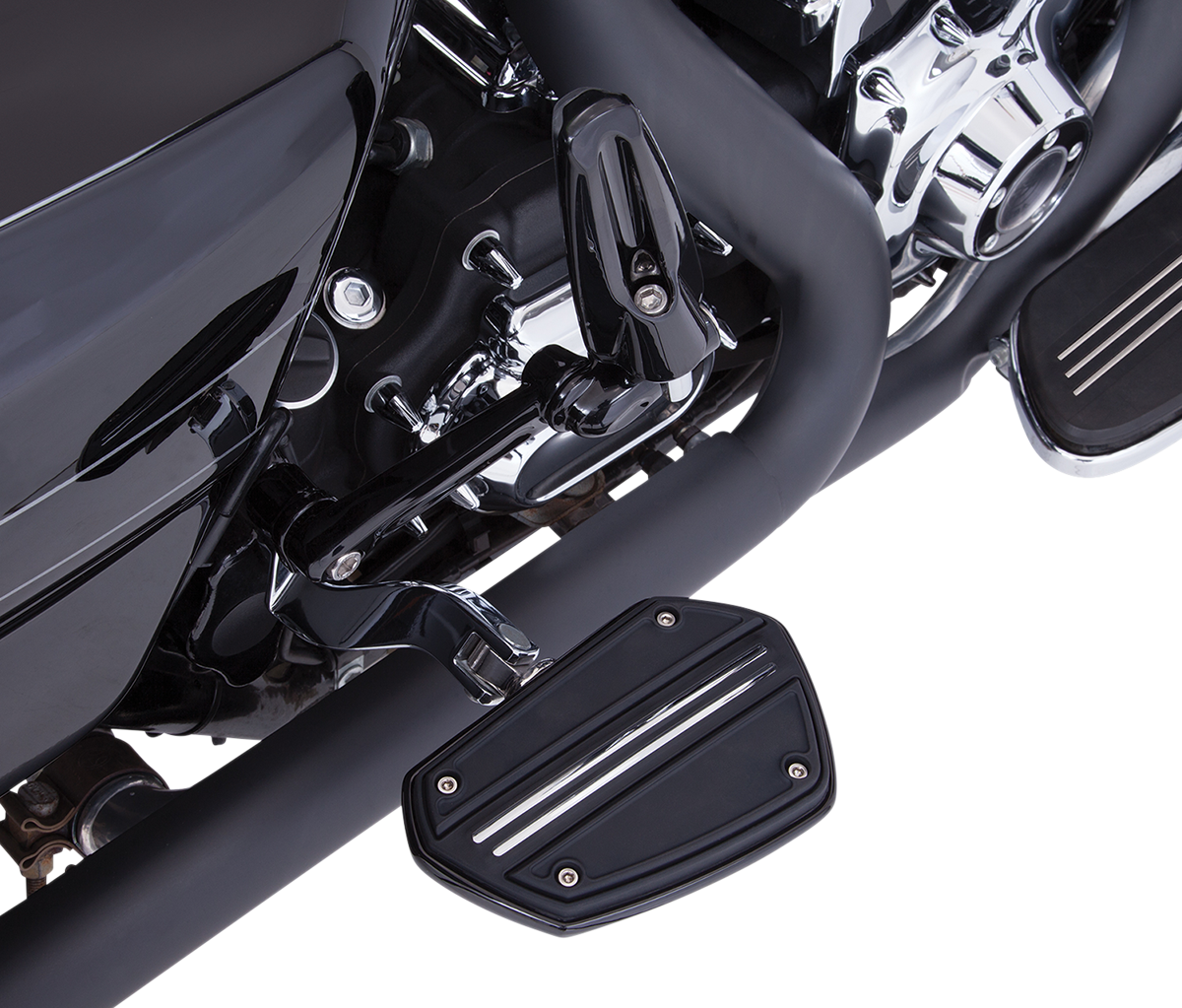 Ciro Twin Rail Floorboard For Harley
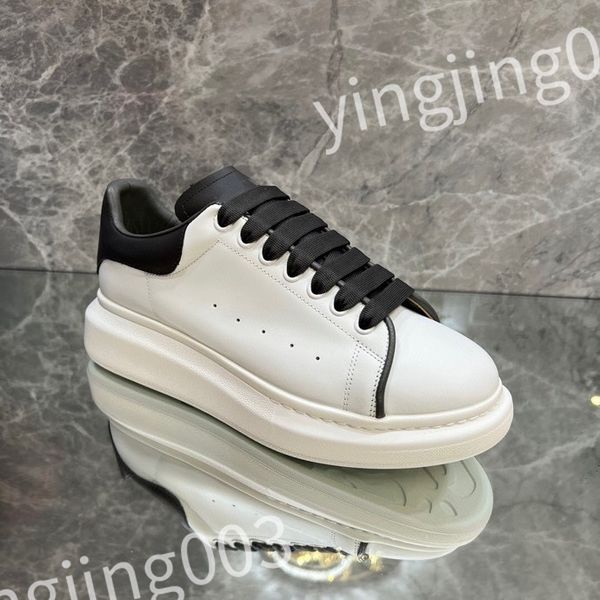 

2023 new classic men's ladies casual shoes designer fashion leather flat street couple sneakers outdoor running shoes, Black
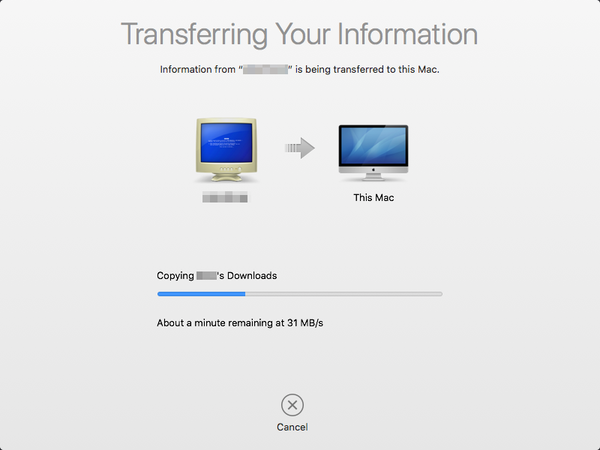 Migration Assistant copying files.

Required work = Would you retype all the lines shown above, exactly as written and without any picture?

The answer =
 Ciro Twin Rail Floorboard For Harley

2023 new classic men's ladies casual shoes designer fashion leather flat street couple sneakers outdoor running shoes, Black
 Migration Assistant copying files.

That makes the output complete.